**What is being asked**
Turn all of the records below into a JSON list of strings with one string per line, skipping any blank lines.

--- start ---

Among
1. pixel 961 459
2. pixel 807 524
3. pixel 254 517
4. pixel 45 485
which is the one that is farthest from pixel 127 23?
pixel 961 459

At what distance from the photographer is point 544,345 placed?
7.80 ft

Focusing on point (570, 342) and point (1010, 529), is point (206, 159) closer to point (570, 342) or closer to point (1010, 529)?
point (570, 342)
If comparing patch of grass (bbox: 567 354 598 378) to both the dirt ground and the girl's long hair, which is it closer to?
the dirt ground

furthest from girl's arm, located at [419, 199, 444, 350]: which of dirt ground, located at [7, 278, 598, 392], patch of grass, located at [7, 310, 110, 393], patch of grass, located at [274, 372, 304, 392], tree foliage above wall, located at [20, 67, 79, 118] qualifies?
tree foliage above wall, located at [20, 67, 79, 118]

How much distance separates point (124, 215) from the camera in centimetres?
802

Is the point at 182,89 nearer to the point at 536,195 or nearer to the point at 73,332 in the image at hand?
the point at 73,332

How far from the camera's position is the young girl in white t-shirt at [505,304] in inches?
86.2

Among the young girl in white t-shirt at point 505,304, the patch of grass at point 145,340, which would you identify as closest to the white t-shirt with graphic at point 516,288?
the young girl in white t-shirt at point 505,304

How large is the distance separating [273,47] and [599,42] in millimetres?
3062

--- end ---

**Result for this exercise**
[
  "Among",
  "1. pixel 961 459",
  "2. pixel 807 524",
  "3. pixel 254 517",
  "4. pixel 45 485",
  "which is the one that is farthest from pixel 127 23?",
  "pixel 961 459",
  "At what distance from the photographer is point 544,345 placed?",
  "7.80 ft",
  "Focusing on point (570, 342) and point (1010, 529), is point (206, 159) closer to point (570, 342) or closer to point (1010, 529)?",
  "point (570, 342)",
  "If comparing patch of grass (bbox: 567 354 598 378) to both the dirt ground and the girl's long hair, which is it closer to?",
  "the dirt ground",
  "furthest from girl's arm, located at [419, 199, 444, 350]: which of dirt ground, located at [7, 278, 598, 392], patch of grass, located at [7, 310, 110, 393], patch of grass, located at [274, 372, 304, 392], tree foliage above wall, located at [20, 67, 79, 118] qualifies?",
  "tree foliage above wall, located at [20, 67, 79, 118]",
  "How much distance separates point (124, 215) from the camera in centimetres?",
  "802",
  "Is the point at 182,89 nearer to the point at 536,195 or nearer to the point at 73,332 in the image at hand?",
  "the point at 73,332",
  "How far from the camera's position is the young girl in white t-shirt at [505,304] in inches?",
  "86.2",
  "Among the young girl in white t-shirt at point 505,304, the patch of grass at point 145,340, which would you identify as closest to the white t-shirt with graphic at point 516,288?",
  "the young girl in white t-shirt at point 505,304",
  "How large is the distance separating [273,47] and [599,42] in millimetres?",
  "3062"
]